Look through the data below, and copy each line that carries the word "pixee".

+---+

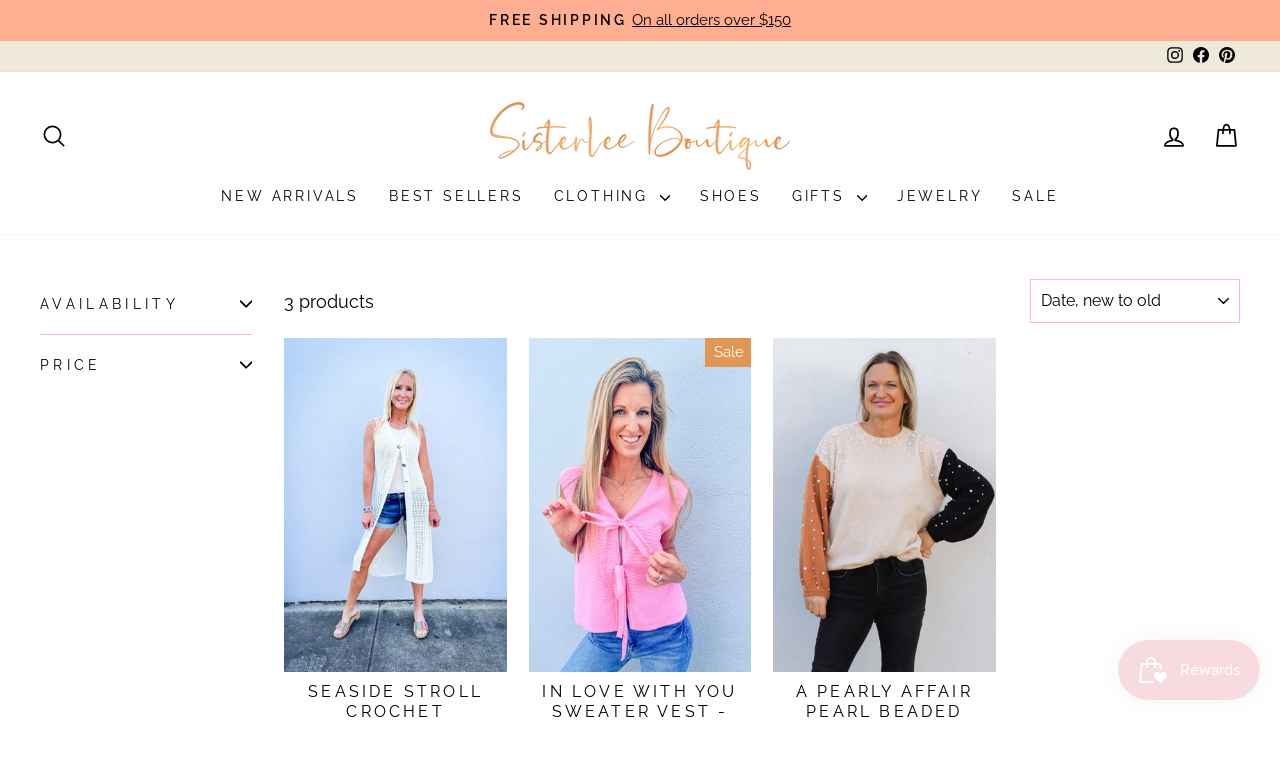

--- FILE ---
content_type: application/javascript; charset=utf-8
request_url: https://pixee.gropulse.com/get_script?shop=sisterlee-boutique.myshopify.com
body_size: -133
content:

  (function(){
    if (location.pathname.includes('/thank_you') || location.pathname.includes('/thank-you')) {
      var script = document.createElement("script");
      script.type = "text/javascript";
      script.src = "https://pixee.gropulse.com/get_purchase_page_script?shop=sisterlee-boutique.myshopify.com";
      document.getElementsByTagName("head")[0].appendChild(script);
    }
  })();
  

--- FILE ---
content_type: application/javascript; charset=utf-8
request_url: https://gtm.gropulse.com/get_script?shop=sisterlee-boutique.myshopify.com
body_size: 23
content:

  (function(){
    if (location.pathname.includes('/thank_you') || location.pathname.includes('/thank-you')) {
      var script = document.createElement("script");
      script.type = "text/javascript";
      script.src = "https://gtm.gropulse.com/get_purchase_page_script?shop=sisterlee-boutique.myshopify.com";
      document.getElementsByTagName("head")[0].appendChild(script);
    }
  })();
  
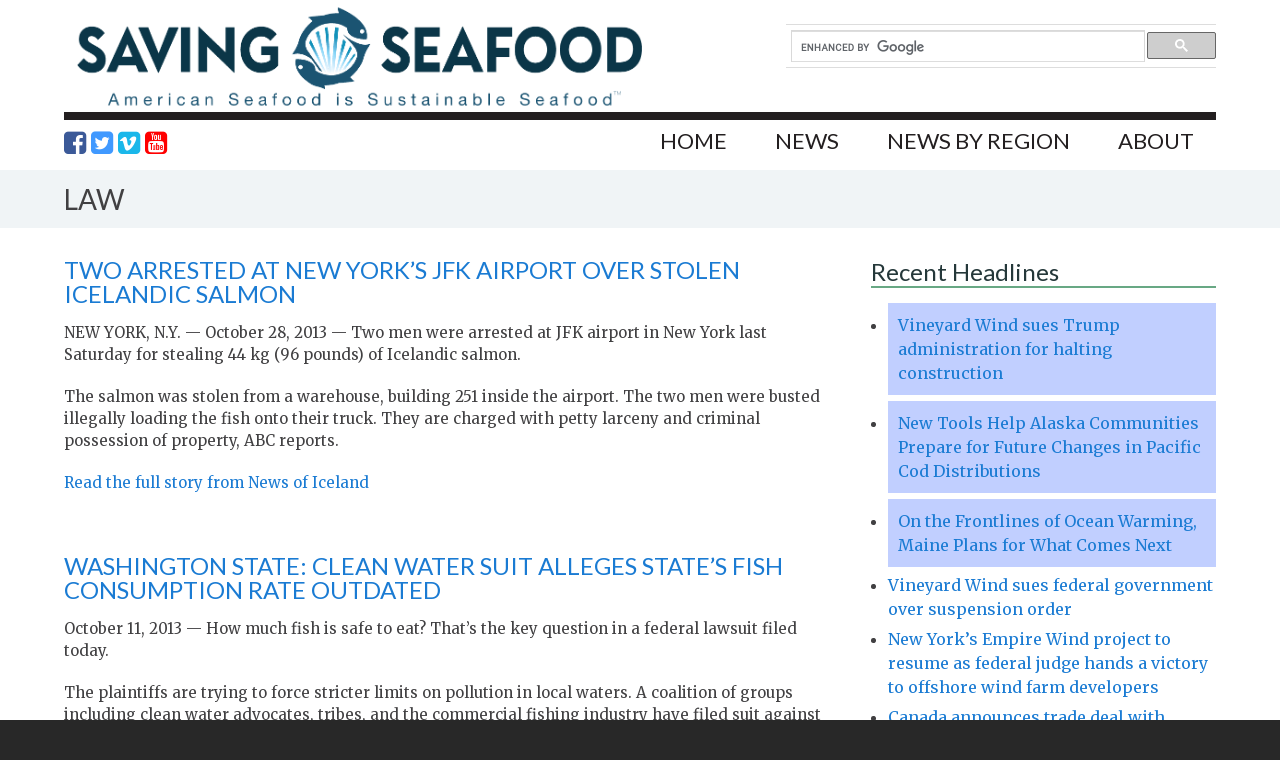

--- FILE ---
content_type: text/css
request_url: https://www.savingseafood.org/wp-content/uploads/sass/a3_lazy_load.min.css?ver=1460613384
body_size: -22
content:
.clear{clear:both}.nobr{white-space:nowrap}.lazy-hidden,.entry img.lazy-hidden,img.thumbnail.lazy-hidden{background-color:#ffffff}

+---+

**RESPONSE**
request_url: https://pixee.gropulse.com/get_script?shop=sisterlee-boutique.myshopify.com
      script.src = "https://pixee.gropulse.com/get_purchase_page_script?shop=sisterlee-boutique.myshopify.com";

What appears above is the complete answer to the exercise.